Poi che cosa è successo?
«Ho detto basta e ho sorriso. Del resto con l’allegria, dal primo giorno del ritiro, siamo arrivati al successo finale. Il nostro segreto per vincere il trofeo. È andata proprio così».

Nel messaggio che ha dedicato al gruppo dopo l’infortunio, ha scritto che avrebbe ripetuto quello scatto. Davvero così convinto?
«Sì, mi ripeto: lo farei altre centro volte per prendere un metro in più all’avversario. È lo spirito della nostra nazionale: bisogna dare l’anima per i tuoi compagni se si vuole arrivare fino in fondo».

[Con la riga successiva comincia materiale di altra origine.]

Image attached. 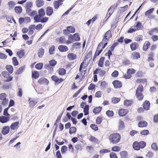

Pensa che l’Europeo sia stato il momento chic della sua carriera?
«Il più bello sì, non il migliore. Da quando gioco, a cominciare dalla mia esperienza all’Atalanta, cerco di dare il massimo. In questo caso la differenza la fa il palcoscenico. Ho avuto più consenso a livello internazionale».

È stato inserito nella top 11 del torneo ed eletto in 2 delle 4 partite come man of the match. Sono solo premi di consolazione?
«Sono trofei personali che ho portato a casa con l’infortunio al tendine d’Achille. Non contano le mie prestazioni, ma il risultato della Nazionale. Che non è solo del ct e dei giocatori. Dai magazzinieri ai cuochi, il titolo è merito di tutti».

Quando va in ferie?
«Non credo prima di fine mese. Ancora non posso iniziare la fisioterapia. Devo aspettare una settimana, quando mi leveranno il gesso e i punti. Sono qui con me anche i miei bambini e mia moglie. Aspettano me per le vacanze, non mi togliete anche loro».

Come è andato il primo incontro con Mourinho?
«Mi ha fatto piacere conoscerlo. È stato carino, mi ha detto che lui e la squadra mi aspettano in campo. Gli ho risposto che dovrà avere pazienza, la stessa che ho io».